TO BE DONE >>
- 1) Retype everything in the watch giveaway thread from "And I just wanted" down to "(Sep 9, 2010)".
- 2) Write what comes next in the watch giveaway thread, picking up right after its last line.

Well, I accidentally missed it by a couple of posts, but..... The Awesome Davey P 6000th Post Giveaway is here! :yahoo:

As it's a bit of a milestone, I thought it's time to offer up something half decent, so the prize for this one is this very nice Fossil Speedway chronograph, which was kindly donated to me by Bruce a while ago:










It's in nice clean overall condition, with just the usual feint desk-diver marks on the case and bracelet from normal wear. Bruce had fitted a new crystal prior to sending it, so that is pristine. I've worn it a handful of times, and it looks great on the wrist. The movement is quartz (obviously!). It all works as it should, and keeps perfect time, as you'd expect.

Size is approx 40mm excluding crown, and the bracelet is sized to 7.5" with a couple of adjustment holes left on the clasp, adding another 5mm approx. I can't remember if there are any spare links, but I'll have a look and if I find some I'll add a comment on here. I'll include one of my Fossil tins as well, so if the winner doesn't like it I guess you could flog it fairly easily on ebay for around 40-ish quid 

Here's a close-up of the dial, showing the unmarked crystal:










*Terms and conditions of the prize draw:*

All you have to do to enter "The Awesome Davey P 6000th Post Giveaway" is add a comment on here, describing in great detail what a smashing bloke I am. This won't influence the outcome of the draw, which will be the usual "random name picked out the hat" (nothing too sophisticated around here... :tongue: ), but it will give me a good laugh anyway. Any insults or negative comments will still be included in the prize draw, but I reserve the right to put your name on a much smaller strip of paper than those members who take the wise decision to shower me with compliments... Judges decision is final, obviously, and the organiser may add extra terms and conditions at any time if required :laugh:

I will let this run for a week, which gives everyone plenty of time to think about all the nice things they can say about me 

Good luck guys :rltrlt:


----------



## deano1956 (Jan 27, 2016)

ok here goes,

You are a wonderfully, giving,
person inside and out;
A thoughtful, treasured,
friend without a doubt.

And I just wanted to say thank you, when I win
from my sick bed.

that should get me a big piece of paper with my name on :laugh: :laugh:

deano


----------



## Davey P (Sep 9, 2010)

deano1956 said:


> ok here goes,
> 
> You are a wonderfully, giving,
> person inside and out;
> ...


 Now that's a man who knows how to go straight to the top of the leader board :thumbsup:


----------



## SBryantgb (Jul 2, 2015)

"Yes, I think the nominee is unfit to serve as president," Obama said at the White House. "I said so last week [at the Democratic national convention], and he keeps on proving it. The fact that he doesn't appear to have basic knowledge around critical issues in Europe, in the Middle East, in Asia means that he's woefully unprepared to do this job."


----------



## Biker (Mar 9, 2013)

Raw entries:
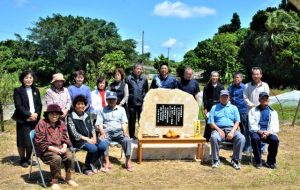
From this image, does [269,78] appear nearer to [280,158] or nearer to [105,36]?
[105,36]

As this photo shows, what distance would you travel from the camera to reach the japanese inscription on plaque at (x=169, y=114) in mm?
7641

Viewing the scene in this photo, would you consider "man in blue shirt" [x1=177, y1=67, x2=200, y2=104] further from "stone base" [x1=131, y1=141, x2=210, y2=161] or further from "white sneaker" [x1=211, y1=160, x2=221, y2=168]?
"white sneaker" [x1=211, y1=160, x2=221, y2=168]

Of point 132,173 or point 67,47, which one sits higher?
point 67,47

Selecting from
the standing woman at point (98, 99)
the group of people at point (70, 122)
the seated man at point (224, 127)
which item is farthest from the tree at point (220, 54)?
the group of people at point (70, 122)

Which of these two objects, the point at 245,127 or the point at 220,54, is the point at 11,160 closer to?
the point at 245,127

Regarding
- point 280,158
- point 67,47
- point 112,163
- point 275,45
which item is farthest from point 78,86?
point 67,47

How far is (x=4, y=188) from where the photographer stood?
5871mm

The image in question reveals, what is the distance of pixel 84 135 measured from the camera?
21.7 feet

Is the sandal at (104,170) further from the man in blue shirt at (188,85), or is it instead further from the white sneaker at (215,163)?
the man in blue shirt at (188,85)

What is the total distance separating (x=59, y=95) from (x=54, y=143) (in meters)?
1.29

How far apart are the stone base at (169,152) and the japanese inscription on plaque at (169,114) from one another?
40cm

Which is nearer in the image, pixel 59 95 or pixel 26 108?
pixel 26 108

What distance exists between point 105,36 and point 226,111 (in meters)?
→ 41.0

ANSWERS PER TASK >>
- 1)
And I just wanted to say thank you, when I win
from my sick bed.

that should get me a big piece of paper with my name on :laugh: :laugh:

deano


----------



## Davey P (Sep 9, 2010)

- 2)
What a smashing bloke you are, What a smashing bloke you are, What a smashing bloke you are, What a smashing bloke you are, What a smashing bloke you are, What a smashing bloke you are, What a smashing bloke you are, What a smashing bloke you are, What a smashing bloke you are, What a smashing bloke you are, What a smashing bloke you are, What a smashing bloke you are, What a smashing bloke you are, What a smashing bloke you are, What a smashing bloke you are, What a smashing bloke you are, What a smashing bloke you are, What a smashing bloke you are, What a smashing bloke you are, What a smashing bloke you are, What a smashing bloke you are, What a smashing bloke you are, What a smashing bloke you are, What a smashing bloke you are, What a smashing bloke you are, What a smashing bloke you are, What a smashing bloke you are, What a smashing bloke you are, What a smashing bloke you are,...

Good enough??


----------



## Roy (Feb 23, 2003)

Worst competition ever! :laugh:


----------



## relaxer7 (Feb 18, 2016)

In the words of Yosser Hughes (well almost)

Davey, "Gizza a watch!" :laugh:


----------



## Pip (Jul 19, 2016)

@Davey P is an acronym for

Deranged Angry Virgin Envy's Your Penis....!

Do I win the smallest piece of paper?!!


----------



## richy176 (Aug 7, 2013)

I must have watched too much Harry Potter. Every time I try to write what a great bloke DaveyP is my hand starts to burn and `You must not tell lies' starts to appear. :bash:


----------



## brummie1875 (May 2, 2016)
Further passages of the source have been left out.